**Text excerpt**.
---------------
European Commission Executive Vice President Valdis Dombrovskis attends the G20 Trade and Investment Ministerial meeting in Brasilia, Brazil on October 24, 2024. European Commission Executive Vice President Valdis Dombrovskis attends the G20 Trade and Investment Ministerial meeting in Brasilia, Brazil on October 24, 2024. ADRIANO MACHADO / REUTERS

Since this past summer, there have been renewed rumblings within European Union (EU) institutions that the trade agreement between the EU and Mercosur, the South American trade bloc including Argentina, Brazil, Uruguay, Paraguay and Bolivia, could soon be concluded. Some even imagine that the announcement could be made at the next G20 summit, in Rio de Janeiro (Brazil) on November 18 and 19. Yet this issue has, for more than 20 years now, regularly disrupted French politics.

In recent days, discussions between the Commission, which negotiates on behalf of the EU’s 27 member states, and the Mercosur countries have intensified. Furthermore, on Wednesday, October 23, Trade Commissioner Valdis Dombrovskis visited Brazil, where he is due to meet several ministers from the Mercosur zone between now and Friday, October 25.
---------------
Recorded data

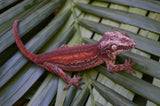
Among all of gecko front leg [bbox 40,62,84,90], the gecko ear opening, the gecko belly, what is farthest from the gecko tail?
the gecko ear opening

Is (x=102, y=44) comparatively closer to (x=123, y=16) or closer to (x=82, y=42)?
(x=82, y=42)

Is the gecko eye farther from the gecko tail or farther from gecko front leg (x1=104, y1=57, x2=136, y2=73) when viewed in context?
the gecko tail

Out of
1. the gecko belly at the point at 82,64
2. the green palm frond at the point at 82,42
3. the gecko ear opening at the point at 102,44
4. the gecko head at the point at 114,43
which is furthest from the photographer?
the gecko belly at the point at 82,64

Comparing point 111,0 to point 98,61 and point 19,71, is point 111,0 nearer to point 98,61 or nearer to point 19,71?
point 98,61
---------------
**Required action**. According to the article on the EU–Mercosur trade agreement, where and when is the next G20 summit being held? Please answer in one sentence. These records have no connection to the article on the EU–Mercosur trade agreement.

**Result**. The next G20 summit is in Rio de Janeiro, Brazil, on November 18 and 19.